The short version: it is no longer about where the key is stored. It is that a promptable process holds it at all.

The options ladder

There is no single right answer. There is a ladder, and each rung trades convenience for a smaller blast radius. The honest move is to climb only as high as your blast radius demands.

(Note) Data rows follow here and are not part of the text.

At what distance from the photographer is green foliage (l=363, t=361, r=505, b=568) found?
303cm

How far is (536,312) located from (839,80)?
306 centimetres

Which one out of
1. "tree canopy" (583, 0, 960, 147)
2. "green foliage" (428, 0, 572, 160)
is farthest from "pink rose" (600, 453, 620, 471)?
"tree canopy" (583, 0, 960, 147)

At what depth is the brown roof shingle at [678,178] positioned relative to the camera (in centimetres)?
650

Rung 0: hardcoded in source

The thing everyone does once and regrets. A literal sk-... in a script, a token pasted into mcp.json. It works until the file lands in a commit, and the GitGuardian numbers above are the receipt for how often it does. Leaked credentials also tend to stay valid long after exposure, so a leak does not age out on its own. There is no defensible use of this rung. Move up.

Rung 1: environment variables

The default every framework pushes you toward. LangChain's ChatOpenAI infers the key from OPENAI_API_KEY if you do not pass one, and the canonical onboarding snippet is load_dotenv() then getpass:

python

import os, getpass
from dotenv import load_dotenv
from langchain_openai import ChatOpenAI

load_dotenv()
if not os.environ.get("OPENAI_API_KEY"):
    os.environ["OPENAI_API_KEY"] = getpass.getpass("Enter your OpenAI API key: ")

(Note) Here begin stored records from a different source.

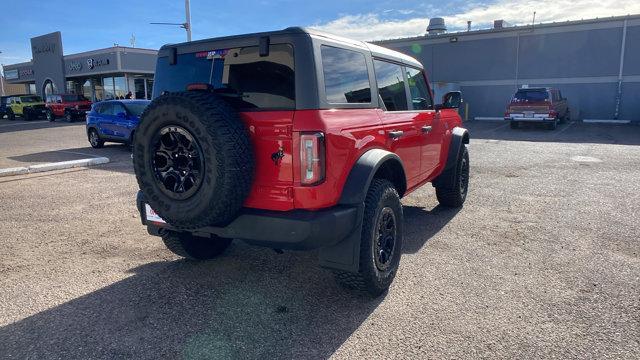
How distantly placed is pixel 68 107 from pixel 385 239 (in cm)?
2969

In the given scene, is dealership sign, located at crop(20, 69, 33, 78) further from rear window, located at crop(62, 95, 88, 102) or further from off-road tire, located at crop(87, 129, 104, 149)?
off-road tire, located at crop(87, 129, 104, 149)

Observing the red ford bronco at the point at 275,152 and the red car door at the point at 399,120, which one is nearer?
the red ford bronco at the point at 275,152

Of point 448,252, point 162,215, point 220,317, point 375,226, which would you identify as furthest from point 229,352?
point 448,252

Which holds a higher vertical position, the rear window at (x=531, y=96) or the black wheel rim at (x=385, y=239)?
the rear window at (x=531, y=96)

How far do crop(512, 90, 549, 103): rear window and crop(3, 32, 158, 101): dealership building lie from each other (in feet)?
76.6

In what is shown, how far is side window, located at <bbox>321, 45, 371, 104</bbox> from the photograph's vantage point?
3.16 m

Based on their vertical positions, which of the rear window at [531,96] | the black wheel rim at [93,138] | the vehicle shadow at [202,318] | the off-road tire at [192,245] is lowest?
the vehicle shadow at [202,318]

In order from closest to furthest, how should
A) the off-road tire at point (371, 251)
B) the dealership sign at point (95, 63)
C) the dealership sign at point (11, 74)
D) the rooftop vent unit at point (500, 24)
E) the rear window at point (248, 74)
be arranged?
the rear window at point (248, 74) → the off-road tire at point (371, 251) → the rooftop vent unit at point (500, 24) → the dealership sign at point (95, 63) → the dealership sign at point (11, 74)

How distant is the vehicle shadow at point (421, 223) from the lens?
4.85m

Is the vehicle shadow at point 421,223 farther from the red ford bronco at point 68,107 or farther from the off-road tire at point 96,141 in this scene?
the red ford bronco at point 68,107

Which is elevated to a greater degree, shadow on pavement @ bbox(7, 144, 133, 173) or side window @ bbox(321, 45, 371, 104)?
side window @ bbox(321, 45, 371, 104)

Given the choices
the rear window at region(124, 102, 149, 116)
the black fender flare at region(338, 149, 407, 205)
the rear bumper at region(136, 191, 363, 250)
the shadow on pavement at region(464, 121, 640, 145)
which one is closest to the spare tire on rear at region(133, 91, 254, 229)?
the rear bumper at region(136, 191, 363, 250)

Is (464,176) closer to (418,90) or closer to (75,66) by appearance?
(418,90)

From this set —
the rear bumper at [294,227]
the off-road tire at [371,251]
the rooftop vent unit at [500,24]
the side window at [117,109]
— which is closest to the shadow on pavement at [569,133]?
the rooftop vent unit at [500,24]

llm = ChatOpenAI(model="gpt-4o")  # reads OPENAI_API_KEY from the environment

LlamaIndex is the same story. Its default LLM is OpenAI and it expects OPENAI_API_KEY in the environment:

python

import os
from llama_index.llms.openai import OpenAI
from llama_index.core import Settings

os.environ["OPENAI_API_KEY"] = "sk-..."   # or rely on it being exported
Settings.llm = OpenAI(model="gpt-4o")      # picks up OPENAI_API_KEY from env

Cursor's MCP config funnels the same way. You configure servers in .cursor/mcp.json (project) or ~/.cursor/mcp.json (global), and secrets pass through a per-server env object. Cursor supports ${env:NAME} interpolation so you reference a shell variable instead of pasting the literal:

json

{
  "mcpServers": {
    "github": {
      "command": "npx",
      "args": ["-y", "@modelcontextprotocol/server-github"],
      "env": {
        "GITHUB_PERSONAL_ACCESS_TOKEN": "${env:GITHUB_PERSONAL_ACCESS_TOKEN}"
      }
    }
  }
}

Cursor's docs say plainly: use environment variables for secrets, never hardcode, and prefer restricted, minimal-permission keys. There is also an envFile option, but it is available only for stdio servers, not remote ones, and Cursor loads MCP servers only at startup, so you must fully quit and reopen after editing. One caution: the popular advice that interpolation makes mcp.json "safe to commit" is third-party, not in Cursor's official docs. Treat it as a practice you adopt at your own risk, not a guarantee.

Env vars are a real improvement over hardcoding and, for a read-only key on a hobby project behind its own rate limit, genuinely fine. But the limits are well documented, and I will not re-argue them here because an entire post already does. The summary: the value is a plaintext string, it is inherited by every child process, and the autonomous reader is exactly the actor you cannot vet.

Rung 2: secrets managers

Doppler, HashiCorp Vault, and Infisical solve the things env vars cannot: central storage, versioning, rotation, and an audit trail. The good ones avoid writing a .env to disk by injecting secrets straight into a subprocess.

Doppler does this with doppler run, and it supports dynamic secrets: short-lived leased credentials with a configurable TTL, auto-deleted on expiry. The CLI mints a dynamic lease on run:

bash

doppler run -- python agent.py
doppler run --dynamic-ttl 15m -- python agent.py   # set an explicit lease TTL

Infisical, MIT-core and self-hostable on Postgres plus Redis, injects the same way and also offers dynamic secrets for Postgres, MySQL, MongoDB, and others, plus versioning and rotation:

bash

infisical run --env=prod -- python agent.py

(One naming trap: Infisical the secrets manager and Agent Vault the credential broker are both published by the same company but are different products. Do not conflate them.)

HashiCorp Vault is the heavyweight. Its signature is dynamic secrets, generated on demand with a lease ID and a TTL, auto-revoked at expiry:

bash

# Lease a short-lived credential; set an explicit TTL.
vault read -field=password database/creds/agent-role ttl=15m

One sharp edge worth flagging: Vault's default lease TTL, if you do not set one, is 32 days. "Dynamic" does not mean "short" unless you configure it. For unattended renewal, Vault Agent can auto-authenticate and auto-renew, writing fresh secrets to a file or env var.

Here is the catch that matters for agents, and it is the same for all three. At runtime they still hand the real key into the agent's process as a string. doppler run -- python agent.py injects the secret straight into the subprocess environment, which is precisely the surface a promptable agent can read, log, or be talked into exfiltrating. Secrets managers fixed storage, rotation, and audit. They did not change who holds the key at the moment of use. If you are reaching for AWS Secrets Manager specifically, there is a post on why it was not built for this.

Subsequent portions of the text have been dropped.